• [Given entries]:
☆ ☆ ☆ ☆ ☆
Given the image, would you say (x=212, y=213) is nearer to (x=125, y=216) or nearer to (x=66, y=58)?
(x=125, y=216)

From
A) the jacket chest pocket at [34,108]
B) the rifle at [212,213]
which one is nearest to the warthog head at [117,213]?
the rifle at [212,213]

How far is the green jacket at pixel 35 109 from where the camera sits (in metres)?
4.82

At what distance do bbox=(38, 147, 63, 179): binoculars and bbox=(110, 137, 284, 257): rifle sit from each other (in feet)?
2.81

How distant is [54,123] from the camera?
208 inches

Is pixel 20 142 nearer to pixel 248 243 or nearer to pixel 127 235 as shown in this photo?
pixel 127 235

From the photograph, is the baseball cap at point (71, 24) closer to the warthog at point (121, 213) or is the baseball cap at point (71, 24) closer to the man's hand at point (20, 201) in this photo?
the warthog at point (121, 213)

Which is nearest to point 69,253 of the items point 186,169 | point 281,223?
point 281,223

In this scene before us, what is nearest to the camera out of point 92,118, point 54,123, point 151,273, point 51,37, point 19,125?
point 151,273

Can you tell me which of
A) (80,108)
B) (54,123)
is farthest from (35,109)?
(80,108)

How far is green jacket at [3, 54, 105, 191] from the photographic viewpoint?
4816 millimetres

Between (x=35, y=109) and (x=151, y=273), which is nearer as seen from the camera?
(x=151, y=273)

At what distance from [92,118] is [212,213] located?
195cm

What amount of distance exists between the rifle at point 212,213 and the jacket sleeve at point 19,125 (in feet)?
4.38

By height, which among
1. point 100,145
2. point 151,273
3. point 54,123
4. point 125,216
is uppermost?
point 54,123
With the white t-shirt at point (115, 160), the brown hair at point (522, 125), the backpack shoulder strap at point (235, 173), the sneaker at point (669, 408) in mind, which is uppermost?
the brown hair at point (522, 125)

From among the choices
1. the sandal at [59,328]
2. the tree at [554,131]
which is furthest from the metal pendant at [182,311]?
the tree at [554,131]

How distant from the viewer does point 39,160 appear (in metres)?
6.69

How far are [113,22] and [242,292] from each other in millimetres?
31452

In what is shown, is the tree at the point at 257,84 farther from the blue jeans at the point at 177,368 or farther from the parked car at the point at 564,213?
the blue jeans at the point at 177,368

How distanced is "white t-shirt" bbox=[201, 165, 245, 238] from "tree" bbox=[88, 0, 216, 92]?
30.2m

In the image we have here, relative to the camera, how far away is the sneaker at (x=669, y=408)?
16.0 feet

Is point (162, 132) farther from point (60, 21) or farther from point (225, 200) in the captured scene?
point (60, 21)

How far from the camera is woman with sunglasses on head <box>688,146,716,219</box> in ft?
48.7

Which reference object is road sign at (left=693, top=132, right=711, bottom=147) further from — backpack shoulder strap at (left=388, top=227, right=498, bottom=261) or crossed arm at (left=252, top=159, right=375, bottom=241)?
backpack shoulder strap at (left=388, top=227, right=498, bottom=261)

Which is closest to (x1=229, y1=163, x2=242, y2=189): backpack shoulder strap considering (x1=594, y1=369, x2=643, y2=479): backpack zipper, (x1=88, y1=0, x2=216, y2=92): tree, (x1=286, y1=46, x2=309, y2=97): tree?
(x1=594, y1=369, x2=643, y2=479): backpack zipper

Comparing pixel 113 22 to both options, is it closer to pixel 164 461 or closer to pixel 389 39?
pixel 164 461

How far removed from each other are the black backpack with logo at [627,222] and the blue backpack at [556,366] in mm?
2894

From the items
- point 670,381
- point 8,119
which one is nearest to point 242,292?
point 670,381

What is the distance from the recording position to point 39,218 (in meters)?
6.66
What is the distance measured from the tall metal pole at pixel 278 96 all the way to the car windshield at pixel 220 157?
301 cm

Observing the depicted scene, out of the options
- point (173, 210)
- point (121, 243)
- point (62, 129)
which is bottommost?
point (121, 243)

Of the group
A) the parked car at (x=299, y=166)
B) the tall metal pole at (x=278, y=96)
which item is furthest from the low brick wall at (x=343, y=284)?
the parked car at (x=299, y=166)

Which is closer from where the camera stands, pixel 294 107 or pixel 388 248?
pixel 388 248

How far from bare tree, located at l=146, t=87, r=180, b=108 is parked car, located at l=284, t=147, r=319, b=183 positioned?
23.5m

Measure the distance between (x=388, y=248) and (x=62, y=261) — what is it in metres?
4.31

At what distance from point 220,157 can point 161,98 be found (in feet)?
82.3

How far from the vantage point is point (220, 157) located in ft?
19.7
☆ ☆ ☆ ☆ ☆
• [Written request]: Would you reproduce all the entries exactly?

• [Solution for this task]:
Given the image, would you say (x=212, y=213) is nearer to (x=125, y=216) or nearer to (x=66, y=58)?
(x=125, y=216)

From
A) the jacket chest pocket at [34,108]
B) the rifle at [212,213]
which one is nearest to the warthog head at [117,213]?
the rifle at [212,213]

How far is the green jacket at pixel 35 109 from where the camera sits (in metres)?
4.82

At what distance do bbox=(38, 147, 63, 179): binoculars and bbox=(110, 137, 284, 257): rifle sit from each other (in feet)?
2.81

How distant is [54,123] from the camera?
208 inches

Is pixel 20 142 nearer to pixel 248 243 or nearer to pixel 127 235 as shown in this photo?
pixel 127 235

From the photograph, is the baseball cap at point (71, 24) closer to the warthog at point (121, 213) or is the baseball cap at point (71, 24) closer to the man's hand at point (20, 201) in this photo?
the warthog at point (121, 213)

Which is nearest to point 69,253 of the items point 186,169 | point 281,223?
point 281,223

In this scene before us, what is nearest to the camera out of point 92,118, point 54,123, point 151,273, point 51,37, point 19,125?
point 151,273

Can you tell me which of
A) (80,108)
B) (54,123)
is farthest from (35,109)?
(80,108)

How far is green jacket at [3, 54, 105, 191] from the photographic viewpoint?
4816 millimetres

Between (x=35, y=109) and (x=151, y=273), which is nearer as seen from the camera?
(x=151, y=273)

At what distance from [92,118] is [212,213] located?
195cm

What amount of distance exists between the rifle at point 212,213 and the jacket sleeve at point 19,125 (in feet)?
4.38

By height, which among
1. point 100,145
2. point 151,273
3. point 54,123
4. point 125,216
is uppermost?
point 54,123
With the white t-shirt at point (115, 160), the brown hair at point (522, 125), the backpack shoulder strap at point (235, 173), the sneaker at point (669, 408) in mind, which is uppermost?
the brown hair at point (522, 125)

From among the choices
1. the sandal at [59,328]
2. the tree at [554,131]
which is furthest from the metal pendant at [182,311]?
the tree at [554,131]

How distant from the viewer does point 39,160 appear (in metres)?
6.69

How far are [113,22] and [242,292] from each other in millimetres?
31452

In what is shown, is the tree at the point at 257,84 farther from the blue jeans at the point at 177,368 or farther from the parked car at the point at 564,213?
the blue jeans at the point at 177,368

How distanced is "white t-shirt" bbox=[201, 165, 245, 238] from "tree" bbox=[88, 0, 216, 92]?
30.2m

In the image we have here, relative to the camera, how far away is the sneaker at (x=669, y=408)?
16.0 feet

Is point (162, 132) farther from point (60, 21) or farther from point (225, 200) in the captured scene?
point (60, 21)

How far from the camera is woman with sunglasses on head <box>688,146,716,219</box> in ft?
48.7

Which reference object is road sign at (left=693, top=132, right=711, bottom=147) further from — backpack shoulder strap at (left=388, top=227, right=498, bottom=261) or crossed arm at (left=252, top=159, right=375, bottom=241)?
backpack shoulder strap at (left=388, top=227, right=498, bottom=261)

Which is closest to (x1=229, y1=163, x2=242, y2=189): backpack shoulder strap considering (x1=594, y1=369, x2=643, y2=479): backpack zipper, (x1=88, y1=0, x2=216, y2=92): tree, (x1=286, y1=46, x2=309, y2=97): tree?
(x1=594, y1=369, x2=643, y2=479): backpack zipper

Comparing pixel 113 22 to both options, is it closer to pixel 164 461 or closer to pixel 389 39?
pixel 164 461

How far removed from each other are the black backpack with logo at [627,222] and the blue backpack at [556,366] in mm?
2894

From the items
- point 670,381
- point 8,119
which one is nearest to point 242,292?
point 670,381

What is the distance from the recording position to point 39,218 (in meters)?
6.66
What is the distance measured from the tall metal pole at pixel 278 96 all the way to the car windshield at pixel 220 157?
301 cm

Observing the depicted scene, out of the options
- point (173, 210)
- point (121, 243)
- point (62, 129)
which is bottommost?
point (121, 243)

Of the group
A) the parked car at (x=299, y=166)
B) the tall metal pole at (x=278, y=96)
which item is furthest from the low brick wall at (x=343, y=284)?
the parked car at (x=299, y=166)

Which is closer from where the camera stands, pixel 294 107 or pixel 388 248?
pixel 388 248

How far from bare tree, located at l=146, t=87, r=180, b=108 is parked car, located at l=284, t=147, r=319, b=183 positioned?
23.5m

Measure the distance between (x=388, y=248) and (x=62, y=261) — what is it in metres?
4.31

At what distance from point 220,157 can point 161,98 be found (in feet)?
82.3

How far from the vantage point is point (220, 157) located in ft?
19.7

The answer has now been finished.